Begin Dataset rows

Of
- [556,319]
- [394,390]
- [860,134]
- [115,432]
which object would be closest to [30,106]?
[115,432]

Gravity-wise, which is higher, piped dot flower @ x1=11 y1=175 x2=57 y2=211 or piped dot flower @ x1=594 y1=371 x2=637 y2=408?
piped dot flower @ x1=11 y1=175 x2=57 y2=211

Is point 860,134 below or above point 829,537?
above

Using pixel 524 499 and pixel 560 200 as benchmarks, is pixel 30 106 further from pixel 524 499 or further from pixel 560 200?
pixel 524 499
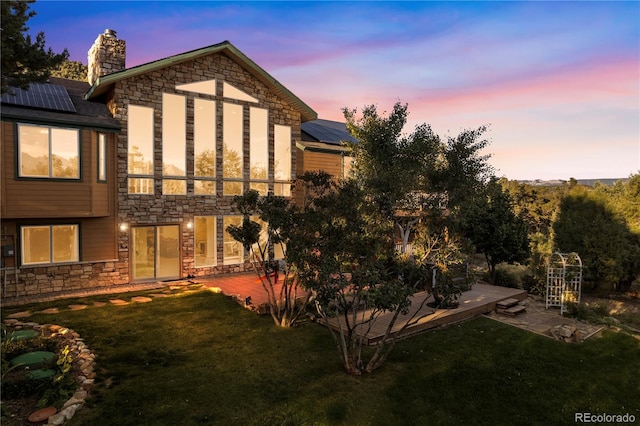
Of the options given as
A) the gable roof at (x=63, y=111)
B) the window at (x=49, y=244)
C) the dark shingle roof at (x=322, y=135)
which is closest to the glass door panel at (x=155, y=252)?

End Dataset rows
Begin Dataset rows

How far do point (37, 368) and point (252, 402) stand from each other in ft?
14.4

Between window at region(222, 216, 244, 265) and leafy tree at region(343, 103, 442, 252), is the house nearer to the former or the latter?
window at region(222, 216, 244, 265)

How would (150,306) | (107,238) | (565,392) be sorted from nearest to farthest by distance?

End Dataset rows

- **Exercise**:
Reproduce verbatim the lines of the material above, from the line containing "Is point 860,134" through the line containing "which is closest", both inclusive, and omit any pictures from your answer.

- **Task response**:
Is point 860,134 below or above point 829,537?
above

Using pixel 524 499 and pixel 560 200 as benchmarks, is pixel 30 106 further from pixel 524 499 or further from pixel 560 200?
pixel 524 499
Of the options given as
A) the gable roof at (x=63, y=111)
B) the window at (x=49, y=244)
C) the dark shingle roof at (x=322, y=135)
which is closest to the glass door panel at (x=155, y=252)?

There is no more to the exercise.